A Babilónia, retratada e derrotada no Apocalipse, negociava almas de homens.

A Babilónia para os primeiros ouvintes e leitores do Apocalipse era uma figura representativa do temível Império Romano, que, de facto, massacrava, escravizava e oprimia homens.

A Babilónia que hoje vive ainda presente nos impérios do século: este mundo de competição e consumo à escala global continua a massacrar os mais frágeis e a escravizar os mais desprotegidos; esta era repleta de progresso e tecnologia continua a perpetuar a injustiça e a escravatura; nós continuamos a negociar almas de homens. A vida humana é só uma mera mercadoria como tantas outras, de valor inferior a tantas coisas.

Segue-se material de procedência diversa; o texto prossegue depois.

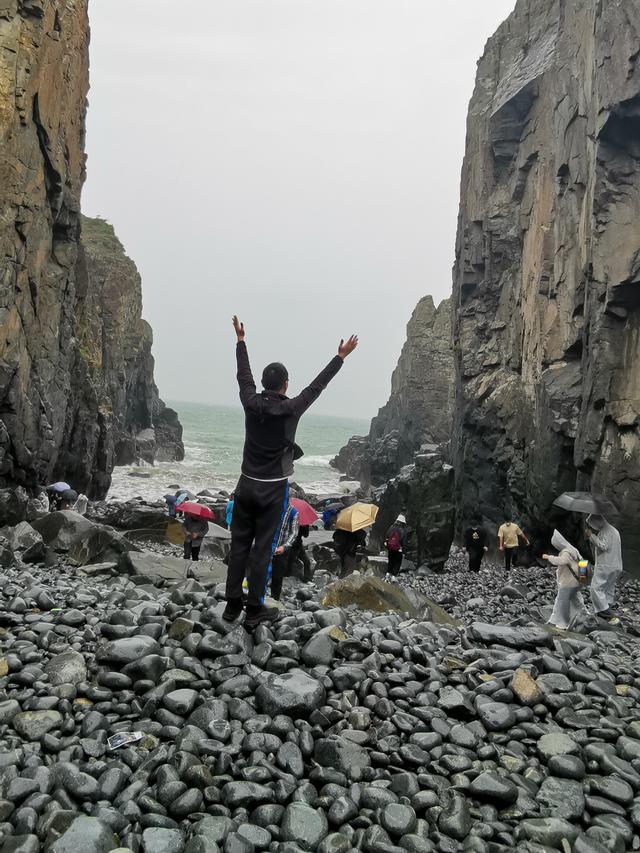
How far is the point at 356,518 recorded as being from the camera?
16078 mm

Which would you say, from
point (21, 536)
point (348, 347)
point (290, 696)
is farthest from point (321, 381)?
point (21, 536)

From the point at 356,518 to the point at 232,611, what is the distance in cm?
1145

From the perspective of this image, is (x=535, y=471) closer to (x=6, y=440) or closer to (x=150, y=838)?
(x=6, y=440)

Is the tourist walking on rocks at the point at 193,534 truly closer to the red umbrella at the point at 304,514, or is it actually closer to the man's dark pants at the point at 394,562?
the red umbrella at the point at 304,514

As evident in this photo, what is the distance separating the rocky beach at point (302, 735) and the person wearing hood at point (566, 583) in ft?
13.9

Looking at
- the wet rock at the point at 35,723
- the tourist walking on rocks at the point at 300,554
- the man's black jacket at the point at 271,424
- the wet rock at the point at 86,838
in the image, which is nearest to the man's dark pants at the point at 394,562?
the tourist walking on rocks at the point at 300,554

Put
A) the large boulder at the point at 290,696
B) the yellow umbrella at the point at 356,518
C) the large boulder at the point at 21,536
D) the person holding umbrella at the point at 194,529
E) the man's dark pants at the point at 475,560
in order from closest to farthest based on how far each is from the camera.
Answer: the large boulder at the point at 290,696, the large boulder at the point at 21,536, the person holding umbrella at the point at 194,529, the yellow umbrella at the point at 356,518, the man's dark pants at the point at 475,560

Não sei se o Josh Garrels também ouviu a Connie, mas o que é certo é que ele canta de forma muito assertiva e cativante acerca do contraste que existe entre os reinos dos homens e o Reino de Deus. Eis uma parte da letra de Zion & Babylon:

“O meu reino é construído com o sangue de escravos
Órfãos, viúvas e sem-abrigo,
Eu vendi as suas almas para construir a minha mansão privada”
(…)
“O meu reino é construído com o sangue do meu Filho
Sacrifício abnegado por todos os homens
Fé, amor, esperança e harmonia”

Quão diferentes são as metanarrativas dos impérios dos homens e a metanarrativa que Cristo propôs e encarnou. E quão profundo é o contraste entre as Babilónias da História e o Sermão do Monte:

“Portanto, vós orareis assim: Pai nosso, que estás nos céus, santificado seja o teu nome;
Venha o teu reino, seja feita a tua vontade, assim na terra como no céu;
O pão nosso de cada dia nos dá hoje;
E perdoa-nos as nossas dívidas, assim como nós perdoamos aos nossos devedores;
E não nos conduzas à tentação; mas livra-nos do mal; porque teu é o reino, e o poder, e a glória, para sempre. Amém.” (Mateus 6:9-13)

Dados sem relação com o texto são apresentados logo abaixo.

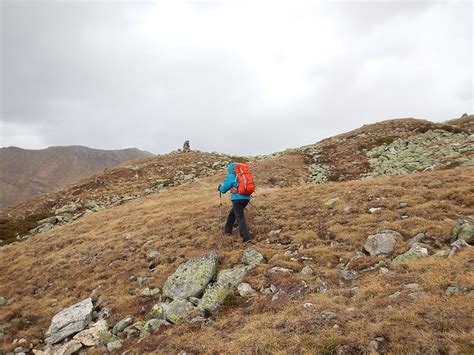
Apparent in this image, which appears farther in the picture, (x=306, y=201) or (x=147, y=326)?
(x=306, y=201)

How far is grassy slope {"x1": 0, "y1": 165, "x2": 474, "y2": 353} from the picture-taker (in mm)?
8125

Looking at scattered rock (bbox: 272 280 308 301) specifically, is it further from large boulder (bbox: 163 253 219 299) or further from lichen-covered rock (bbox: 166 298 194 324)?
large boulder (bbox: 163 253 219 299)

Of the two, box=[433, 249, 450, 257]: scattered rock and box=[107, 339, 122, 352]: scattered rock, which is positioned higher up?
box=[433, 249, 450, 257]: scattered rock

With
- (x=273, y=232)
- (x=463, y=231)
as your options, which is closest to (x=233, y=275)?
(x=273, y=232)

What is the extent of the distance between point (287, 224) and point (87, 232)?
1532 centimetres

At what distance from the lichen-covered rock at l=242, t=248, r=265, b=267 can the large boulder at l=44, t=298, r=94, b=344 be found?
20.6 feet

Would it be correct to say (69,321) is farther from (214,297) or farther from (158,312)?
(214,297)

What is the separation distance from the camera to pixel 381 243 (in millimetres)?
13102

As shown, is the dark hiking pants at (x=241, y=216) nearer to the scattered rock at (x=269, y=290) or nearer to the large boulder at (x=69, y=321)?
the scattered rock at (x=269, y=290)

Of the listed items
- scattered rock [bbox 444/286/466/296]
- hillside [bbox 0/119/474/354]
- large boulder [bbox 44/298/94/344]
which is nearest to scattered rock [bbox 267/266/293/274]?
hillside [bbox 0/119/474/354]

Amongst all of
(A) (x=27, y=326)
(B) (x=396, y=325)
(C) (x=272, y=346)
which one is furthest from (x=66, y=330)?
(B) (x=396, y=325)

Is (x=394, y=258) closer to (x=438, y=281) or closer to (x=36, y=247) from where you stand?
(x=438, y=281)

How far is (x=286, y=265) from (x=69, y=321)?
8380 mm

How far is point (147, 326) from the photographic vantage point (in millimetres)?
11531
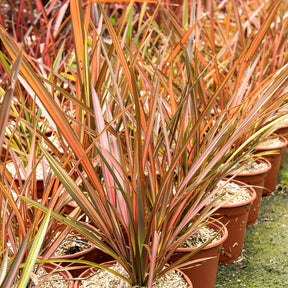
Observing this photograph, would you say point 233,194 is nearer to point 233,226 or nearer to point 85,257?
point 233,226

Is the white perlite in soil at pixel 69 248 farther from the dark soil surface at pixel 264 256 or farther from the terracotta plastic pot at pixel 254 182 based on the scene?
the terracotta plastic pot at pixel 254 182

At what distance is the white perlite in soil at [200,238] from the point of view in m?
1.40

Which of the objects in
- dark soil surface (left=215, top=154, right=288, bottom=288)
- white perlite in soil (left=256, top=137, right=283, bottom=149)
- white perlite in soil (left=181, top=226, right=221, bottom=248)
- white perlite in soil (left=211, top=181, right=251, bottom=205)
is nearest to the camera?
white perlite in soil (left=181, top=226, right=221, bottom=248)

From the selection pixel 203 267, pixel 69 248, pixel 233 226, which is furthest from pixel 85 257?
pixel 233 226

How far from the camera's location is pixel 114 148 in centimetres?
115

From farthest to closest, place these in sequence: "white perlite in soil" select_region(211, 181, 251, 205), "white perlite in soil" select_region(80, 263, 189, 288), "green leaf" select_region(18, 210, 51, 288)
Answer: "white perlite in soil" select_region(211, 181, 251, 205), "white perlite in soil" select_region(80, 263, 189, 288), "green leaf" select_region(18, 210, 51, 288)

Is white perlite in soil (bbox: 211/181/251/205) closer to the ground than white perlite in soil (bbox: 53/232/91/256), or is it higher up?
closer to the ground

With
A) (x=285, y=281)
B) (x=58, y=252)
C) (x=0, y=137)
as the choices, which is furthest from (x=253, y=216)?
(x=0, y=137)

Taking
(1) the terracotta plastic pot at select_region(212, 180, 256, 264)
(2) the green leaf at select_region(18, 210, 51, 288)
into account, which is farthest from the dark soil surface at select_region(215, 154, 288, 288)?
(2) the green leaf at select_region(18, 210, 51, 288)

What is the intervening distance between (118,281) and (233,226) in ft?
1.87

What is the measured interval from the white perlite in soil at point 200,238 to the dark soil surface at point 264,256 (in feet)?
0.65

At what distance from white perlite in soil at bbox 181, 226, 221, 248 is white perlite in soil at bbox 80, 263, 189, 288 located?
182 millimetres

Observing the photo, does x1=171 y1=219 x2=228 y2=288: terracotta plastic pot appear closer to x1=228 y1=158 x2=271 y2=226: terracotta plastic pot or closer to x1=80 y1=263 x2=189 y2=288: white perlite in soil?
x1=80 y1=263 x2=189 y2=288: white perlite in soil

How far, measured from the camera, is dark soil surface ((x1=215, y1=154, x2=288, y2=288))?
1593 millimetres
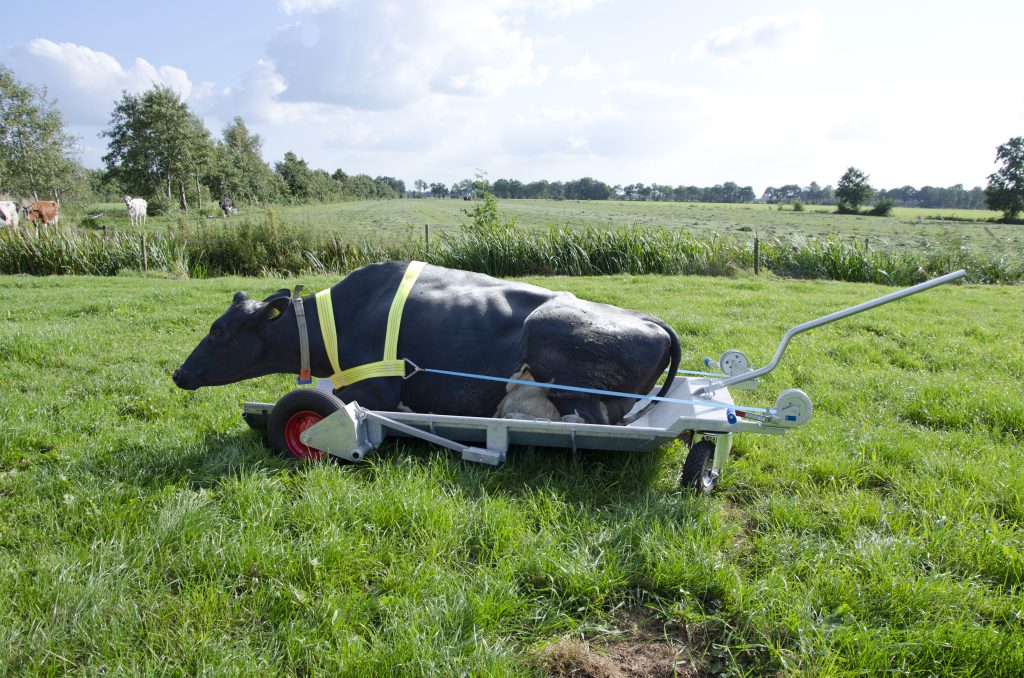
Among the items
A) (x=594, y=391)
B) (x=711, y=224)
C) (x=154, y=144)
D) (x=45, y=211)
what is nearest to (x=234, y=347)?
(x=594, y=391)

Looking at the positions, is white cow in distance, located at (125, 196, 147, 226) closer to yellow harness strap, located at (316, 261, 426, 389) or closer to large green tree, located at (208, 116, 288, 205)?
large green tree, located at (208, 116, 288, 205)

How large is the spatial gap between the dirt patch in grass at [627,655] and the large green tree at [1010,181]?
92386 mm

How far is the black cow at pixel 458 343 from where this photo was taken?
4203 millimetres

E podíamos recuar até às bem-aventuranças e encontrar ali conselhos únicos para o cidadão do Reino de Deus. Conselhos loucos? Contra-culturais? Impraticáveis? Bom, creio que por mais bizarros que eles nos pareçam, ali encontramos o sentido e o propósito da vida. Encontramos a essência do carácter de Deus e do seu Reino.

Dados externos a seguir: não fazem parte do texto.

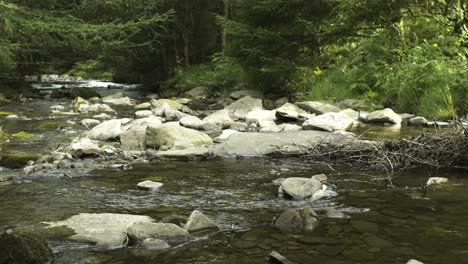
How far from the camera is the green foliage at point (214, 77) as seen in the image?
19.5 metres

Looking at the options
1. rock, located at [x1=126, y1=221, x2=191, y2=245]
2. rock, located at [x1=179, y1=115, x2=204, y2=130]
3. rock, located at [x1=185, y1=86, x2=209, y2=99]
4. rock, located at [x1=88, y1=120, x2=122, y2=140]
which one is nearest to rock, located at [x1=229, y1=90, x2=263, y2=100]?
rock, located at [x1=185, y1=86, x2=209, y2=99]

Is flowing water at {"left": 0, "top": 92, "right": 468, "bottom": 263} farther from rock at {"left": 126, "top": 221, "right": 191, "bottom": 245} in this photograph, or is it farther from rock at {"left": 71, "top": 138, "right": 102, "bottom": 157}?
rock at {"left": 71, "top": 138, "right": 102, "bottom": 157}

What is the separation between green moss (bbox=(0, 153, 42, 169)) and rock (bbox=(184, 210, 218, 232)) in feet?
14.4

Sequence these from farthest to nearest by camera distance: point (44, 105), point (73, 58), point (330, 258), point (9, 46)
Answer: point (73, 58)
point (44, 105)
point (9, 46)
point (330, 258)

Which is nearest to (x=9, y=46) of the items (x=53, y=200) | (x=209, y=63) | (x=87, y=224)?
(x=53, y=200)

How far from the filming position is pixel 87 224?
186 inches

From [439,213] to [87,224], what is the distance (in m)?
3.38

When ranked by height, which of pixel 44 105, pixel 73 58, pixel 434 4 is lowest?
pixel 44 105

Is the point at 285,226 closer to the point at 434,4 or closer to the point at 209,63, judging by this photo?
the point at 434,4

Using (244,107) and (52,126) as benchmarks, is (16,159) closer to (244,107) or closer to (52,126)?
(52,126)

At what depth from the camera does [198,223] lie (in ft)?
15.3

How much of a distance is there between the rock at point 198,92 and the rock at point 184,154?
40.0ft

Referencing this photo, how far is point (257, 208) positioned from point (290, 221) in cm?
74

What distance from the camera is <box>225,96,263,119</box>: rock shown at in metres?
14.5
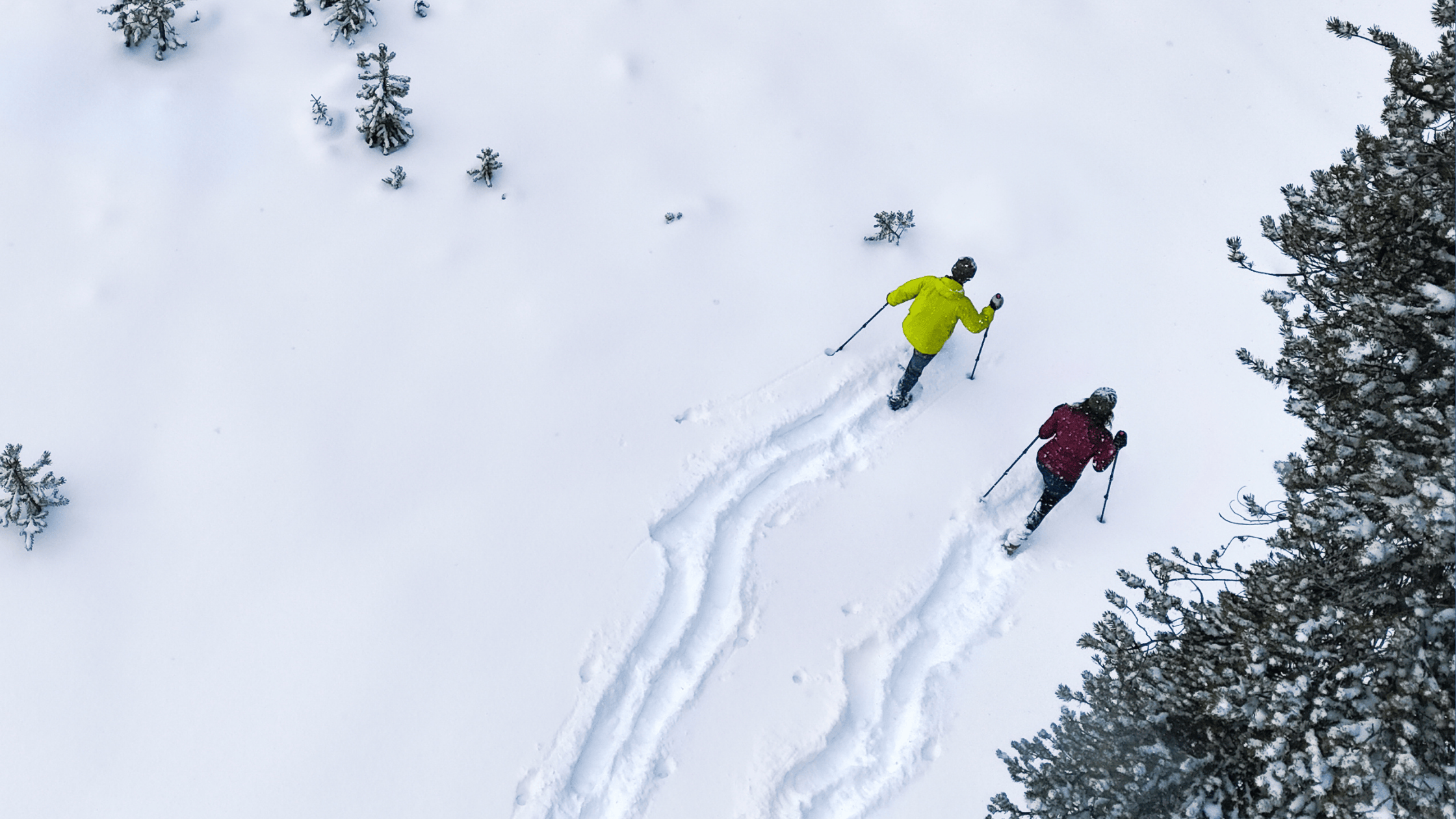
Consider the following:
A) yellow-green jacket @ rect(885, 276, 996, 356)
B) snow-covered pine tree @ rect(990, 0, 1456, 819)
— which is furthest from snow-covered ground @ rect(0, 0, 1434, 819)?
snow-covered pine tree @ rect(990, 0, 1456, 819)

Ou podíamos avançar pelo capítulo 6 de Mateus e continuamos a encontrar exortações absurdas: não ajuntem tesouros na terra; não se preocupem com o que hão-de comer ou beber; não se preocupem com o dia de amanhã; busquem primeiro o Reino de Deus…

Mas que coisa é esta chamada Reino de Deus?

Talvez possamos dizer que o Reino de Deus é a versão sadia do sonho hippie. Talvez possamos dizer que o Reino de Deus é a versão possível – e muito melhor – do ideal que o John Lennon imaginou. Talvez possamos dizer que o Reino de Deus é a versão divina de todas as metanarrativas que o homem constrói (que acabam por degenerar e tornar-se tóxicas).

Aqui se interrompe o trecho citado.